═══ INFORMATION

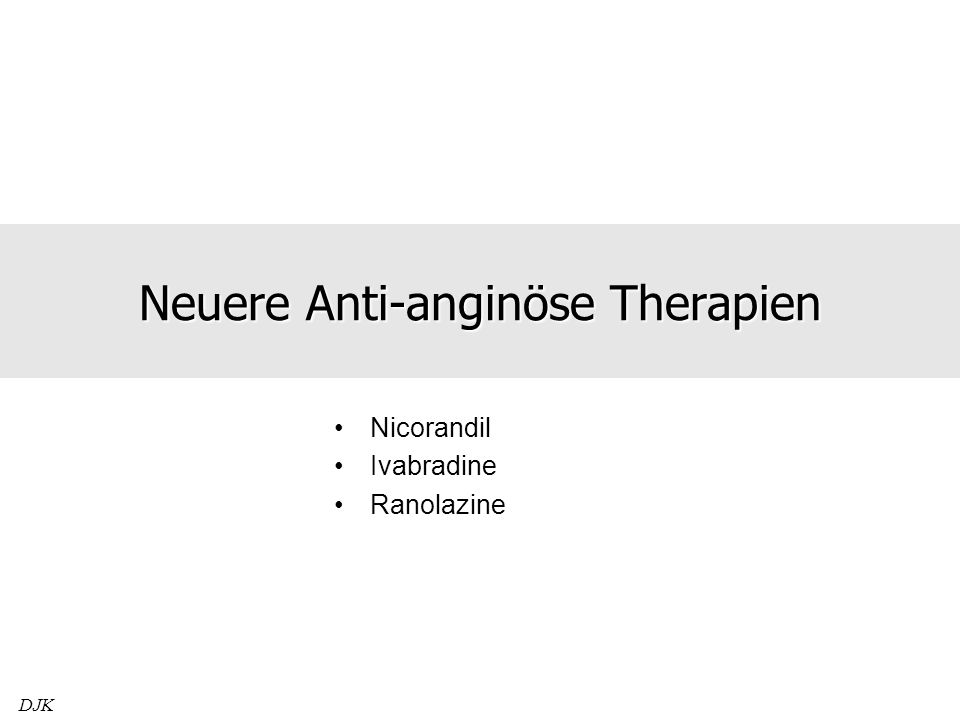 Neuere Anti-anginöse Therapien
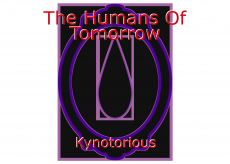 The Humans Of Tomorrow
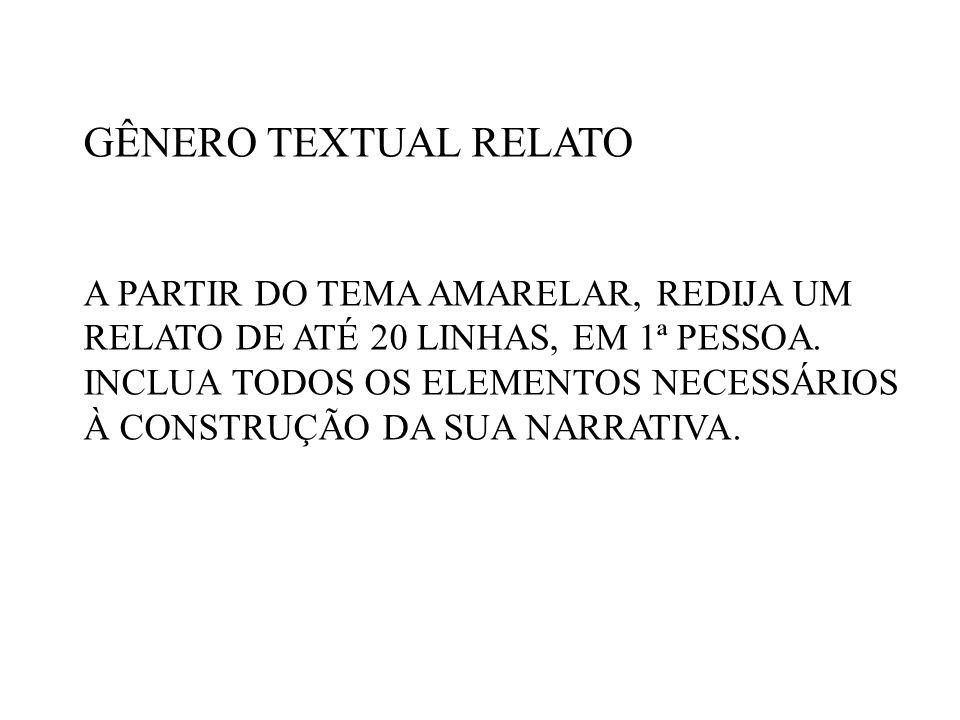GÊNERO TEXTUAL RELATO A PARTIR DO TEMA AMARELAR, REDIJA UM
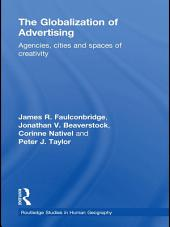 The Globalization of Advertising: Agencies, Cities and Spaces of Creativity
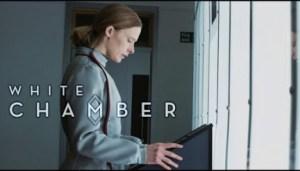 White Chamber (2019) (Official Trailer)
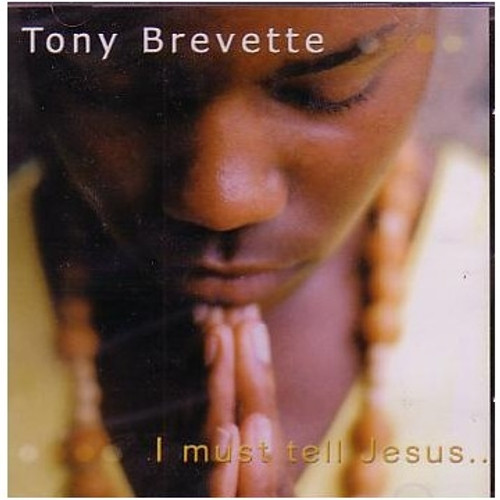 I Must Tell Jesus - Tony Brevette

══════

What is needed is every line from the one with "The Globalization of" to the final line of the listing above, set down exactly and with the pictures left out.

_TASK SOLUTION:_
 The Globalization of Advertising: Agencies, Cities and Spaces of Creativity
 White Chamber (2019) (Official Trailer)
 I Must Tell Jesus - Tony Brevette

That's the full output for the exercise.